START Dataset records

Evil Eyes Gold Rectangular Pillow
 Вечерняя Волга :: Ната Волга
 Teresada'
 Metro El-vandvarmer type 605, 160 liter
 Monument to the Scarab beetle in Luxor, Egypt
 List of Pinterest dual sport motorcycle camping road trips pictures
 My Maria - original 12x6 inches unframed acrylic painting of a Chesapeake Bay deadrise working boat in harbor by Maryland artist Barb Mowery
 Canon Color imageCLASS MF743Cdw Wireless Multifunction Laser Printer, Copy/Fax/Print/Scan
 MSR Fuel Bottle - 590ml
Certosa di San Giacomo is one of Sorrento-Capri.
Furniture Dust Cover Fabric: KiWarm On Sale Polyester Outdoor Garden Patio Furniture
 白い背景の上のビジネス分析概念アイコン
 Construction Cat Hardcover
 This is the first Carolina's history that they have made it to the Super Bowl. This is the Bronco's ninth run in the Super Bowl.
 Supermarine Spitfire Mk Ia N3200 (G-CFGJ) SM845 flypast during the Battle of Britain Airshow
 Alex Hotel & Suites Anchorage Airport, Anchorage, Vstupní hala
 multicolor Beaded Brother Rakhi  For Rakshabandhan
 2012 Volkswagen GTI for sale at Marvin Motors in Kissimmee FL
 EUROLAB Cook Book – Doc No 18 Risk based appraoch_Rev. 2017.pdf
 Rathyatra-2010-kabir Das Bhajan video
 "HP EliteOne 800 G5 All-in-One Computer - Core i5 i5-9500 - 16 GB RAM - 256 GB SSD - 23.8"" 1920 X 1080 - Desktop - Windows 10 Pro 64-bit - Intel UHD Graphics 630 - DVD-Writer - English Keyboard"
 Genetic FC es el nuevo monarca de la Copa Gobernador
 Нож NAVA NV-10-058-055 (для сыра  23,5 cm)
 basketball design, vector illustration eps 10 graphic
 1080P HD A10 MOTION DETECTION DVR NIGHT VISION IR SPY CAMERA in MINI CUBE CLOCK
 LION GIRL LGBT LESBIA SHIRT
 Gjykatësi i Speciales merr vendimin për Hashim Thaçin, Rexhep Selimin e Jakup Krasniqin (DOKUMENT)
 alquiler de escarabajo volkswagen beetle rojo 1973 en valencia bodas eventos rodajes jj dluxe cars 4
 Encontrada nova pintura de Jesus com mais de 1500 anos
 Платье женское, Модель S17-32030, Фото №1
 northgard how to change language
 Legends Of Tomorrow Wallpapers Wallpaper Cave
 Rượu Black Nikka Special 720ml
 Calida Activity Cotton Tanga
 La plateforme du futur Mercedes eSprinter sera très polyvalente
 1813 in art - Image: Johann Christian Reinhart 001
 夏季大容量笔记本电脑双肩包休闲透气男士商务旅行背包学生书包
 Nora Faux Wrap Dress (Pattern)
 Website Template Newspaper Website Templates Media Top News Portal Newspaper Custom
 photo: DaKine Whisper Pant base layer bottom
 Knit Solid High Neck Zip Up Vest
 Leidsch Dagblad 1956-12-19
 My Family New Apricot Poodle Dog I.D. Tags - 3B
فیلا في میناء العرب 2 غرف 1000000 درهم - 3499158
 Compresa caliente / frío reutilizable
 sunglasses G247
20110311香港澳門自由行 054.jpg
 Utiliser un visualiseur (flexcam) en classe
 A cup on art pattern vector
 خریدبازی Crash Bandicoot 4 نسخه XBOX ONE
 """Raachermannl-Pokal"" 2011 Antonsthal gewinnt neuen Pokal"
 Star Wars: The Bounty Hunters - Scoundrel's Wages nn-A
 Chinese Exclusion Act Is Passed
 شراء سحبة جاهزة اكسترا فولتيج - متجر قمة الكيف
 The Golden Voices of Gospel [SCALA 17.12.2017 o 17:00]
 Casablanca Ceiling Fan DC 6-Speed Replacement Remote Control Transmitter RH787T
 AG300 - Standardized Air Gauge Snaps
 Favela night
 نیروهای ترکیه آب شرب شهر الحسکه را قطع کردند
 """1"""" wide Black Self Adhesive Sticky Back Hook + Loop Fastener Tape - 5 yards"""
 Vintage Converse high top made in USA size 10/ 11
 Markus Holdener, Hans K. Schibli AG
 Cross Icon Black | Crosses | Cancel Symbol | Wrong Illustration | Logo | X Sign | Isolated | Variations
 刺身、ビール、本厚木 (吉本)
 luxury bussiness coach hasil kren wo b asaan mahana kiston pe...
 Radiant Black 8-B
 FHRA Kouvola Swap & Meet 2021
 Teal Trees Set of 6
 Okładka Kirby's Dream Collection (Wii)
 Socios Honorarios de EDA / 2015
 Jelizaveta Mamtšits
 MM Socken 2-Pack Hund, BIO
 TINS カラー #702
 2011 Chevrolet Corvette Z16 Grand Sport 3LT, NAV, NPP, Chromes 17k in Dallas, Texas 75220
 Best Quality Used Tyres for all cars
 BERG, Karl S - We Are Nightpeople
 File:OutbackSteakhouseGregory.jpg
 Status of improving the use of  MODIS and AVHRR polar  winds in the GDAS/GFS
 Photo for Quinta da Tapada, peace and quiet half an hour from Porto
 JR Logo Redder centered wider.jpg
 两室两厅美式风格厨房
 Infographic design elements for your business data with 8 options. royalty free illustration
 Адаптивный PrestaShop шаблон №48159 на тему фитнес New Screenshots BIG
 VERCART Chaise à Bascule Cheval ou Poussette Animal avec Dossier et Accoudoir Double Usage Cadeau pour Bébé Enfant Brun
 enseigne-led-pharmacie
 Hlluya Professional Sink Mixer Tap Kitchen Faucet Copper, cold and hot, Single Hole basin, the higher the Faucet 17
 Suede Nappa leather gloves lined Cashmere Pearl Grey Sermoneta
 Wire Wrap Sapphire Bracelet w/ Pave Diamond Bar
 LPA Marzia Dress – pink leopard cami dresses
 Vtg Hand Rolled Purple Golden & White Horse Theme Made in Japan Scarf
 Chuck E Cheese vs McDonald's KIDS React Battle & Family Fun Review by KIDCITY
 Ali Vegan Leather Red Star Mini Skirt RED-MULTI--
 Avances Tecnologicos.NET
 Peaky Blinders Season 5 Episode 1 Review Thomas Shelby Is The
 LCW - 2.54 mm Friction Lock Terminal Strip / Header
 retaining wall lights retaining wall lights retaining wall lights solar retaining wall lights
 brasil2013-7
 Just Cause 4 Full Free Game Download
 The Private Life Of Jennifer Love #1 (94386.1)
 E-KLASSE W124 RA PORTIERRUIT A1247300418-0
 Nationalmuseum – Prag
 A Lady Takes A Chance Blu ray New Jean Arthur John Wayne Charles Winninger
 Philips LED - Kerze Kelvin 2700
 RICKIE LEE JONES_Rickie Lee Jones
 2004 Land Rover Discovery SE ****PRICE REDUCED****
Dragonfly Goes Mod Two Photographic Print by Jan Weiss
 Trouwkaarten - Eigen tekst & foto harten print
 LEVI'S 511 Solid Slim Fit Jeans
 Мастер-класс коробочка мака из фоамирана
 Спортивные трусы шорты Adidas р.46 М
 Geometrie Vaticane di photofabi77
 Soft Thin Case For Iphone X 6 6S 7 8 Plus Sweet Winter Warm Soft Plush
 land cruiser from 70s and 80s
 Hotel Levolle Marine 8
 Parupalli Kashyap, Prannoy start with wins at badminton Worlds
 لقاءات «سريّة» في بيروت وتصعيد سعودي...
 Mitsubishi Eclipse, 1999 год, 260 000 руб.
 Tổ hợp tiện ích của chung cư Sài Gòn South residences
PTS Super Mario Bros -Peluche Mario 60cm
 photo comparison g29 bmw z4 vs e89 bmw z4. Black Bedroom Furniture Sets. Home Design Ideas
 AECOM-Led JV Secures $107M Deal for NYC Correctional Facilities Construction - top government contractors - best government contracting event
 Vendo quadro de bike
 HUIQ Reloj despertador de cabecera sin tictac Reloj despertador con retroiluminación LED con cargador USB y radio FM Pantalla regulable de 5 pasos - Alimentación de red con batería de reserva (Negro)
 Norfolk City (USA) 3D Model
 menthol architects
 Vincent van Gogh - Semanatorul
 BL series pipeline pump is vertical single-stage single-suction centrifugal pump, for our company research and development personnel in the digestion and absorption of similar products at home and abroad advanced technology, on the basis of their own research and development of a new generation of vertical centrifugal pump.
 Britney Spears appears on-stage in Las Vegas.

END Dataset records

**Task:**
Every line from the one that contains "BL series pipeline" down to and including the last line of the records above must be set down exactly, with nothing else.

**Answer to this task:**
 BL series pipeline pump is vertical single-stage single-suction centrifugal pump, for our company research and development personnel in the digestion and absorption of similar products at home and abroad advanced technology, on the basis of their own research and development of a new generation of vertical centrifugal pump.
 Britney Spears appears on-stage in Las Vegas.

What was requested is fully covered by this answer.